_Short exercise 1:_ In the post on counting elements in a subarray, list every value in the example input array.
_Short exercise 2:_
Answer these questions from the post on counting elements in a subarray, each on its own line:
(a) What output is given for the query "0 2 2"?
(b) In what order does Step 1 say to sort the array?
(c) To what value does Step 2 say to initialize the bit array?
_Short exercise 3:_ Continue the post on counting elements in a subarray, picking up right after Step 2.

_Document excerpt:_
++++++++++++++++++++
Number of elements less than or equal to a given number in a given subarray

Hello Everyone,

Given an array ‘a[]’ and number of queries q. Each query can be represented by l, r, x. Your task is to print the number of elements less than or equal to x in the subarray represented by l to r.

Examples:

Input : arr[] = {2, 3, 4, 5}
q = 2
0 3 5
0 2 2
Output : 4
1
Number of elements less than or equal to
5 in arr[0…3] is 4 (all elements)

Number of elements less than or equal to
2 in arr[0…2] is 1 (only 2)

Note in the following steps x is the number according to which you have to find the elements and the subarray is represented by l, r.
Step 1: Sort the array in ascending order.
Step 2: Sort the queries according to x in ascending order, initialize bit array as 0.
++++++++++++++++++++
_Given data:_
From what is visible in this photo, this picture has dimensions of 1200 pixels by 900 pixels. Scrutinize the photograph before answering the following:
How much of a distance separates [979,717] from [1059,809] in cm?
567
++++++++++++++++++++
_Final answer 1:_ 2, 3, 4, 5

_Final answer 2:_
(a) 1
(b) Ascending order
(c) 0

_Final answer 3:_
Step 3: Start from the first query and traverse the array till the value in the array is less than equal to x. For each such element update the BIT with value equal to 1
Step 4: Query the BIT array in the range l to r

// C++ program to answer queries to count number

// of elements smaller tban or equal to x.

#include<bits/stdc++.h>

using namespace std;

// structure to hold queries

struct Query

{

int l, r, x, idx;

};

// structure to hold array

struct ArrayElement

{

int val, idx;

};

// bool function to sort queries according to k

bool cmp1(Query q1, Query q2)

{

return q1.x < q2.x;

}

// bool function to sort array according to its value

bool cmp2(ArrayElement x, ArrayElement y)

{

return x.val < y.val;

}

// updating the bit array

void update( int bit[], int idx, int val, int n)

{

for (; idx<=n; idx +=idx&-idx)

bit[idx] += val;

}

// querying the bit array

int query( int bit[], int idx, int n)

{

int sum = 0;

for (; idx > 0; idx -= idx&-idx)

sum += bit[idx];

return sum;

}

void answerQueries( int n, Query queries[], int q,

ArrayElement arr[])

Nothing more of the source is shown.